I want to make clear that my Department at the University of Colorado has been very supportive and nurturing to me and for that reason, I leave with sadness. I want to recognize the mentorship I’ve received over the years as well as the work done by many of my colleagues to keep me funded and productive in both the teaching and research sides of my job. I will miss the congenial atmosphere of the department greatly. However, the University and the culture of academia in general makes it impossible for me to keep going on the current track indefinitely. I don’t see that changing in any useful timescale.
In case you’re an academic who has stumbled upon this page and somehow managed to hang on this far, here are four things I wish I’d realized a lot earlier:
§ First, it’s okay to change your mind. I’m forty-mumble years old and still doing a career I decided upon when I was 18. My priorities and interests have changed since my freshman year of college. Time to try something different. I’ve never met anyone who regretted leaving academia.
§ Second, recognize Survivor Bias. We surround ourselves with people who have “won the game” (gotten into grad school, gotten PhDs, gotten faculty jobs) and the longer we stay in academia in this narrow, specific trajectory, the more we consider it inevitable and inescapably the only possible way forward. Or the more we consider it hopeless and that we’ll never make it (c.f. Imposter Syndrome). Leaving academia is not a failure. The last thing the world needs is more physics professors!

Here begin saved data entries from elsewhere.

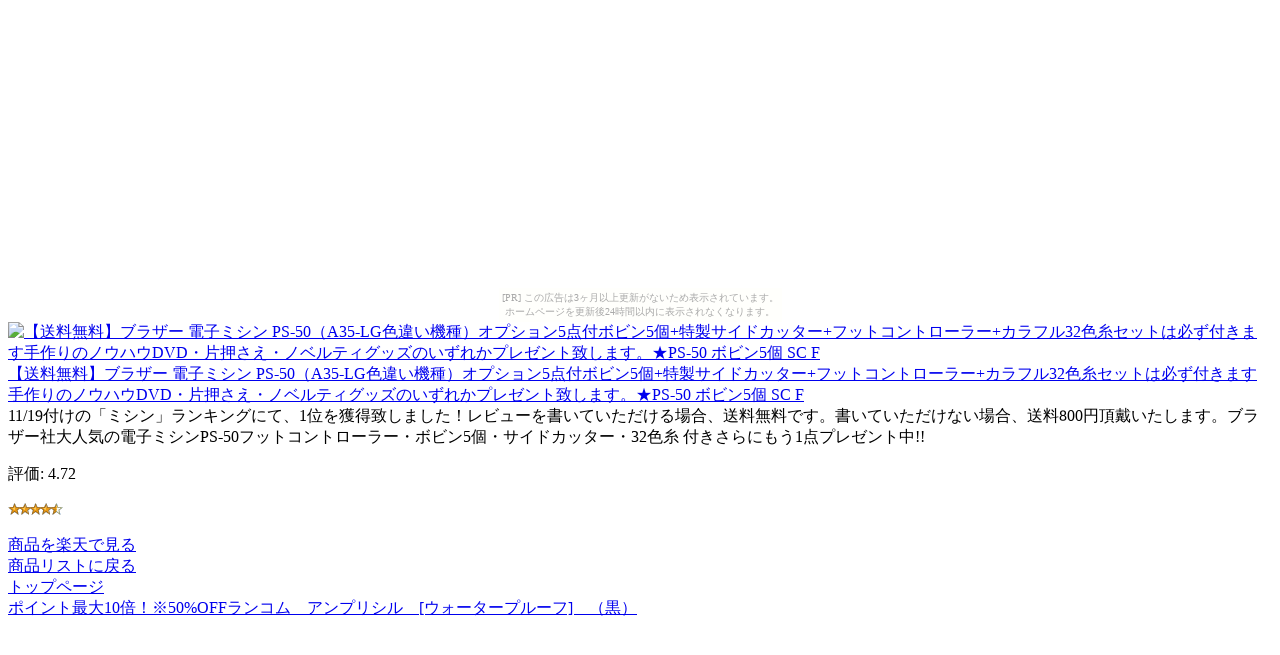

--- FILE ---
content_type: text/html
request_url: http://freeshop.onushimowaruyonou.com/199193ea8b079acaff9a4f9608a4b677/ecd3a6f15818d1ea22401715c5beca8c.html
body_size: 1647
content:
<?xml version="1.0" encoding="UTF-8"?>
<!DOCTYPE html PUBLIC "-//WAPFORUM//DTD XHTML Mobile 1.0//EN"
	"http://www.wapforum.org/DTD/xhtml-mobile10.dtd" >

<html xmlns="http://www.w3.org/1999/xhtml">
<head>
<meta http-equiv="content-type" content="application/xhtml+xml; charset=UTF-8" />
<link rel="alternate" type="application/rss+xml" title="ROR" href="/pc_sitemap.xml" />
<meta name="verify-v1" content="Srb6P1v4SOsRXdQqdbFJBIYTpSegHWCJ/+j3TYS4MWs=" />
<meta name="description" content="【送料無料】ブラザー 電子ミシン PS-50（A35-LG色違い機種）オプション5点付ボビン5個+特製サイドカッター+フットコントローラー+カラフル32色糸セットは必ず付きます手作りのノウハウDVD・片押さえ・ノベルティグッズのいずれかプレゼント致します。★PS-50 ボビン5個 SC F" />
<meta name="keywords" content="ショッピング,DVD" />
<title>【送料無料】ブラザー 電子ミシン PS-50（A35-LG色違い機種）オプション5点付ボビン5個+特製サイドカッター+フットコントローラー+カラフル32色糸セットは必ず付きます手作りのノウハウDVD・片押さえ・ノベルティグッズのいずれかプレゼント致します。★PS-50 ボビン5個 SC F</title>
</head>
<body><script type="text/javascript" charset="utf-8" src="//asumi.shinobi.jp/encount"></script><div style="text-align: center;"><div style="display: inline-block; position: relative; z-index: 9999;"><script type="text/javascript" charset="utf-8" src="//asumi.shinobi.jp/fire?f=435"></script><script type="text/javascript" charset="utf-8" src="/__sys__inactive_message.js"></script></div></div>
<div>
<div>
<a href="www.visadebitcards.net/red.php?q=http://hb.afl.rakuten.co.jp/hgc/060b10e3.b1e9d36b.060b10e4.57cd3174/?pc=http%3A%2F%2Fwww.rakuten.co.jp%2Fmishin-oukoku%2F719801%2F724571%2F%23693601&amp;m=http%3A%2F%2Fm.rakuten.co.jp%2Fmishin-oukoku%2Fi%2F693601%2F"><img src="http://image.rakuten.co.jp/wshop/data/ws-mall-img/mishin-oukoku/img64/img10402975718.jpeg" alt="【送料無料】ブラザー 電子ミシン PS-50（A35-LG色違い機種）オプション5点付ボビン5個+特製サイドカッター+フットコントローラー+カラフル32色糸セットは必ず付きます手作りのノウハウDVD・片押さえ・ノベルティグッズのいずれかプレゼント致します。★PS-50 ボビン5個 SC F" /><br />【送料無料】ブラザー 電子ミシン PS-50（A35-LG色違い機種）オプション5点付ボビン5個+特製サイドカッター+フットコントローラー+カラフル32色糸セットは必ず付きます手作りのノウハウDVD・片押さえ・ノベルティグッズのいずれかプレゼント致します。★PS-50 ボビン5個 SC F</a>
</div>
<div>
11/19付けの「ミシン」ランキングにて、1位を獲得致しました！レビューを書いていただける場合、送料無料です。書いていただけない場合、送料800円頂戴いたします。ブラザー社大人気の電子ミシンPS-50フットコントローラー・ボビン5個・サイドカッター・32色糸 付きさらにもう1点プレゼント中!!
</div>
<div>
<p>評価:&nbsp;4.72</p>
<p><img src="../image/stars-4-5.gif" alt="star4.5" /></p>
</div>
<div>
</div>
<div><a href="www.visadebitcards.net/red.php?q=http://hb.afl.rakuten.co.jp/hgc/060b10e3.b1e9d36b.060b10e4.57cd3174/?pc=http%3A%2F%2Fwww.rakuten.co.jp%2Fmishin-oukoku%2F719801%2F724571%2F%23693601&amp;m=http%3A%2F%2Fm.rakuten.co.jp%2Fmishin-oukoku%2Fi%2F693601%2F">商品を楽天で見る</a>
</div>
<div><a href="./">商品リストに戻る</a>
</div>
<div><a href="../">トップページ</a>
</div>
<div><a href="http://gekiyasudo.tyonmage.com/77ddc223efe7d33213ae5b7b9a2c904a/df68c9fb3ce1b4e76d509c8d8511fcae.html">ポイント最大10倍！※50%OFFランコム　アンプリシル　[ウォータープルーフ]　（黒）</a></div>
</div>
<div style="text-align: center;"><div style="display: inline-block; position: relative; z-index: 9999;"><script type="text/javascript" charset="utf-8" src="//asumi.shinobi.jp/fire?f=434"></script></div></div></body>
</html>


--- FILE ---
content_type: text/javascript;charset=UTF-8
request_url: https://s-rtb.send.microad.jp/ad?spot=5f0305ea5c3c153b5a1187eb69a58235&cb=microadCompass.AdRequestor.callback&url=http%3A%2F%2Ffreeshop.onushimowaruyonou.com%2F199193ea8b079acaff9a4f9608a4b677%2Fecd3a6f15818d1ea22401715c5beca8c.html&vo=true&mimes=%5B100%2C300%2C301%2C302%5D&cbt=c3d25b674ddb08019bcf756f6f&pa=false&ar=false&ver=%5B%22compass.js.v1.20.1%22%5D
body_size: 161
content:
microadCompass.AdRequestor.callback({"spot":"5f0305ea5c3c153b5a1187eb69a58235","sequence":"2","impression_id":"630710189377531739"})

--- FILE ---
content_type: text/javascript; charset=utf-8
request_url: https://spnativeapi-tls.i-mobile.co.jp/api/ad_spot.ashx?partnerId=3461&mediaId=88146&spotId=232163&asn=1&num=7&callback=imobile_jsonp_callback_c71de03ace99&tagv=1.2.45&referer=http://freeshop.onushimowaruyonou.com/199193ea8b079acaff9a4f9608a4b677/ecd3a6f15818d1ea22401715c5beca8c.html
body_size: -6
content:
imobile_jsonp_callback_c71de03ace99({"result":{"code":3,"message":"Ad not found"},"spotInfo":{},"ads":[]})

--- FILE ---
content_type: text/javascript; charset=utf-8
request_url: https://spnativeapi-tls.i-mobile.co.jp/api/ad_spot.ashx?partnerId=3461&mediaId=88146&spotId=232163&asn=2&num=7&callback=imobile_jsonp_callback_a9f4ce5a48b9&tagv=1.2.45&referer=http://freeshop.onushimowaruyonou.com/199193ea8b079acaff9a4f9608a4b677/ecd3a6f15818d1ea22401715c5beca8c.html
body_size: -6
content:
imobile_jsonp_callback_a9f4ce5a48b9({"result":{"code":3,"message":"Ad not found"},"spotInfo":{},"ads":[]})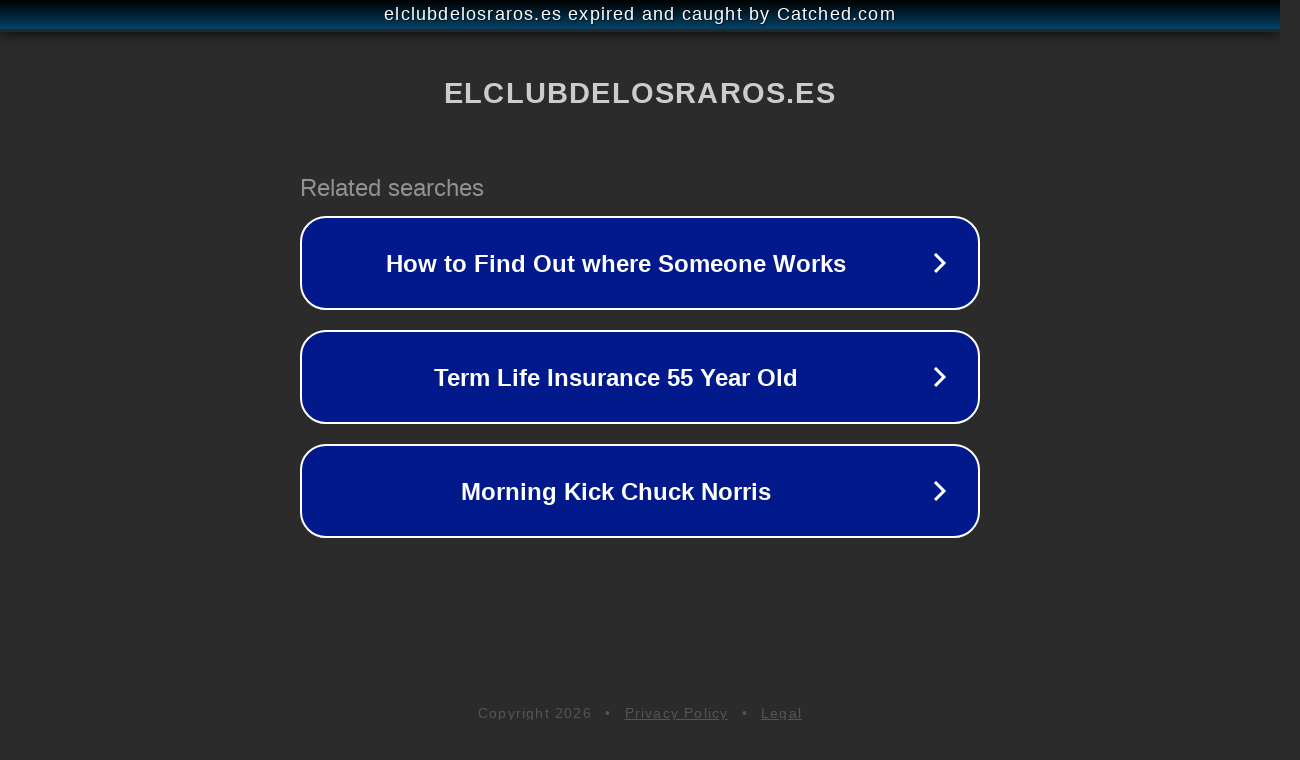

--- FILE ---
content_type: text/html; charset=utf-8
request_url: https://www.elclubdelosraros.es/libro/la-ciudad-de-los-angeles-caidos_5944
body_size: 1126
content:
<!doctype html>
<html data-adblockkey="MFwwDQYJKoZIhvcNAQEBBQADSwAwSAJBANDrp2lz7AOmADaN8tA50LsWcjLFyQFcb/P2Txc58oYOeILb3vBw7J6f4pamkAQVSQuqYsKx3YzdUHCvbVZvFUsCAwEAAQ==_huLL2kzjKOKyq6fJyslqI+A+BB9bUyjATJn/A4a5VykGTOXR48n+p2hqAlO+7yMEODJZZMU9aq87usGrjvQHSQ==" lang="en" style="background: #2B2B2B;">
<head>
    <meta charset="utf-8">
    <meta name="viewport" content="width=device-width, initial-scale=1">
    <link rel="icon" href="[data-uri]">
    <link rel="preconnect" href="https://www.google.com" crossorigin>
</head>
<body>
<div id="target" style="opacity: 0"></div>
<script>window.park = "[base64]";</script>
<script src="/bnycFVtrn.js"></script>
</body>
</html>
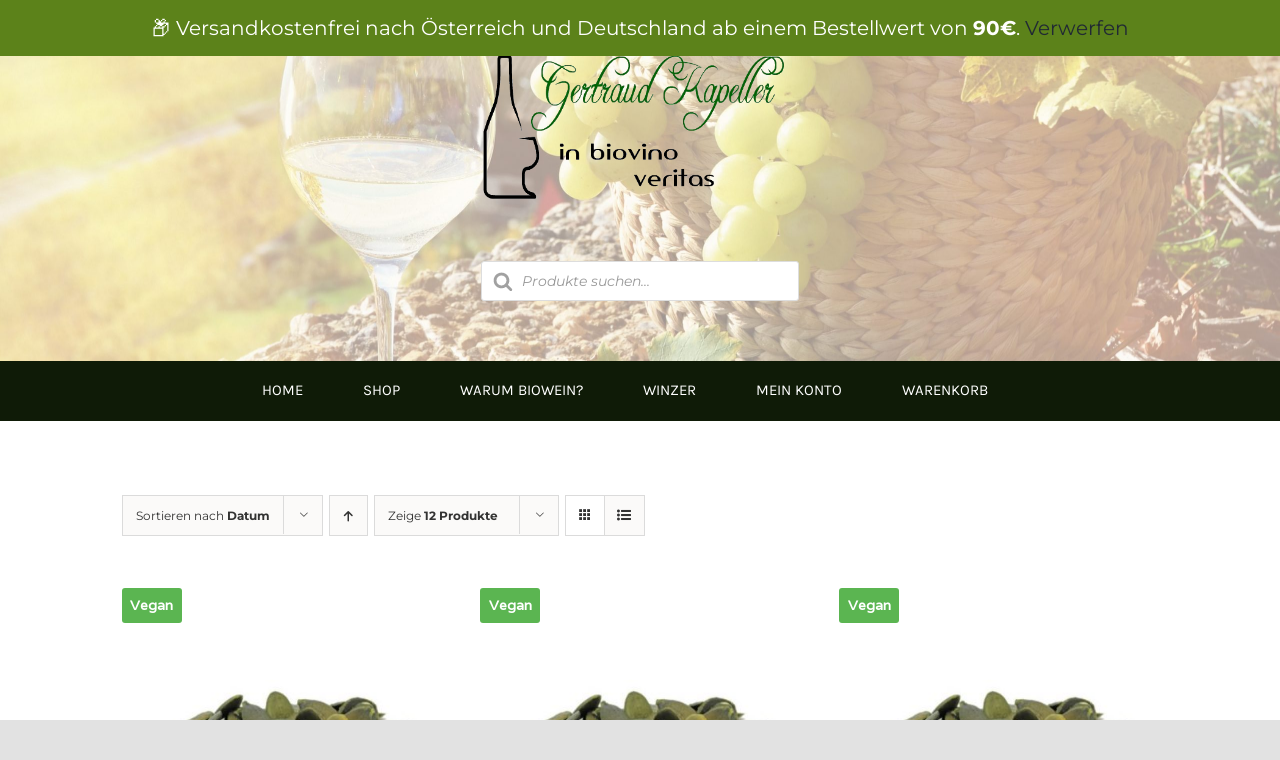

--- FILE ---
content_type: text/html; charset=utf-8
request_url: https://www.google.com/recaptcha/api2/aframe
body_size: 267
content:
<!DOCTYPE HTML><html><head><meta http-equiv="content-type" content="text/html; charset=UTF-8"></head><body><script nonce="PIUd3_CrsLb775j325Vjew">/** Anti-fraud and anti-abuse applications only. See google.com/recaptcha */ try{var clients={'sodar':'https://pagead2.googlesyndication.com/pagead/sodar?'};window.addEventListener("message",function(a){try{if(a.source===window.parent){var b=JSON.parse(a.data);var c=clients[b['id']];if(c){var d=document.createElement('img');d.src=c+b['params']+'&rc='+(localStorage.getItem("rc::a")?sessionStorage.getItem("rc::b"):"");window.document.body.appendChild(d);sessionStorage.setItem("rc::e",parseInt(sessionStorage.getItem("rc::e")||0)+1);localStorage.setItem("rc::h",'1766765119453');}}}catch(b){}});window.parent.postMessage("_grecaptcha_ready", "*");}catch(b){}</script></body></html>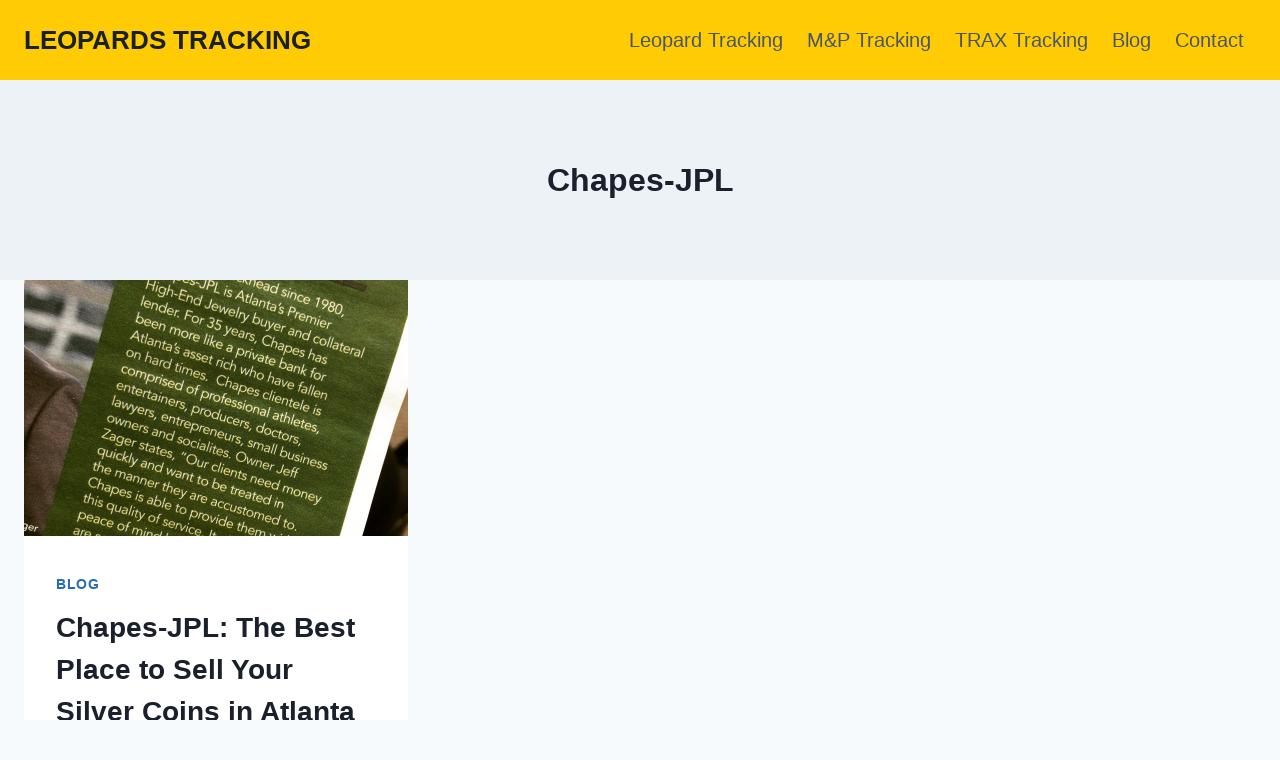

--- FILE ---
content_type: text/css
request_url: https://leopardtracking.com/wp-content/plugins/leopards_tracker/public/css/leopards_tracker-public.css?ver=1768764786
body_size: -349
content:
/**
 * All of the CSS for your public-facing functionality should be
 * included in this file.
 */
/* .leopards_tracker th {
    text-align: center;
} */

#homeSearch table,
#homeSearch th,
#homeSearch tr,
#homeSearch td
 {
    background-size: cover !important;
    background-repeat: no-repeat !important;
    border: transparent !important;
}

#gvTrackingCheck{
    margin: 0 auto;
}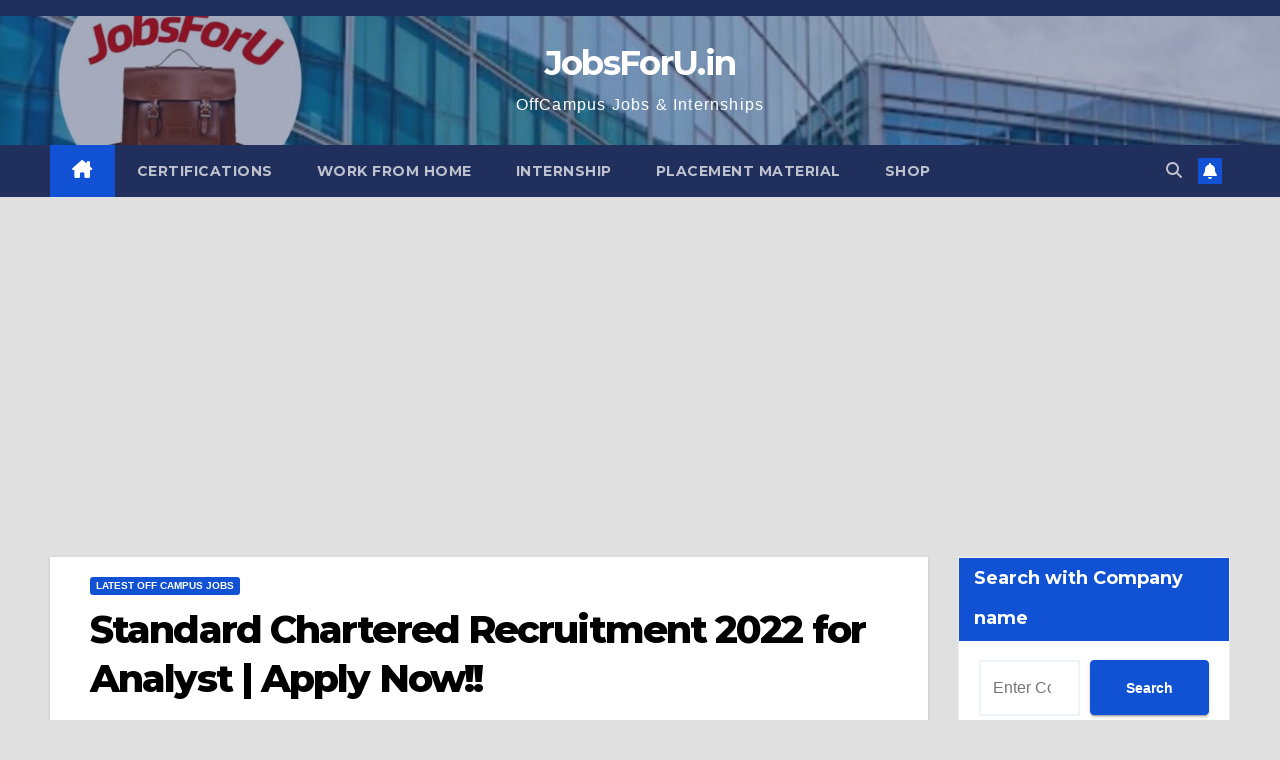

--- FILE ---
content_type: text/html; charset=utf-8
request_url: https://www.google.com/recaptcha/api2/aframe
body_size: 266
content:
<!DOCTYPE HTML><html><head><meta http-equiv="content-type" content="text/html; charset=UTF-8"></head><body><script nonce="Vo4laHopVIN8yuClQ7IuLg">/** Anti-fraud and anti-abuse applications only. See google.com/recaptcha */ try{var clients={'sodar':'https://pagead2.googlesyndication.com/pagead/sodar?'};window.addEventListener("message",function(a){try{if(a.source===window.parent){var b=JSON.parse(a.data);var c=clients[b['id']];if(c){var d=document.createElement('img');d.src=c+b['params']+'&rc='+(localStorage.getItem("rc::a")?sessionStorage.getItem("rc::b"):"");window.document.body.appendChild(d);sessionStorage.setItem("rc::e",parseInt(sessionStorage.getItem("rc::e")||0)+1);localStorage.setItem("rc::h",'1767791018192');}}}catch(b){}});window.parent.postMessage("_grecaptcha_ready", "*");}catch(b){}</script></body></html>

§ Third, job ads are very discouraging but you are more marketable than you realize. A science degree (PhD or BA) shows that you are tenacious, creative, and teachable. Even though you may not have the specific skills some employer is looking for, you have the proven ability to learn whatever it is you need to know. As long as you can get past automatic HR-level screening, the tenacity, creativity, and deep, fundamental thinking you’ve developed will be more valuable than you know.
§ Fourth, networking is everything. For better or worse, this is how you get a job. Put yourself out there and grow your contacts. Be forward and proactive; even people you barely know are happy to spend a few minutes talking and helping you along your way.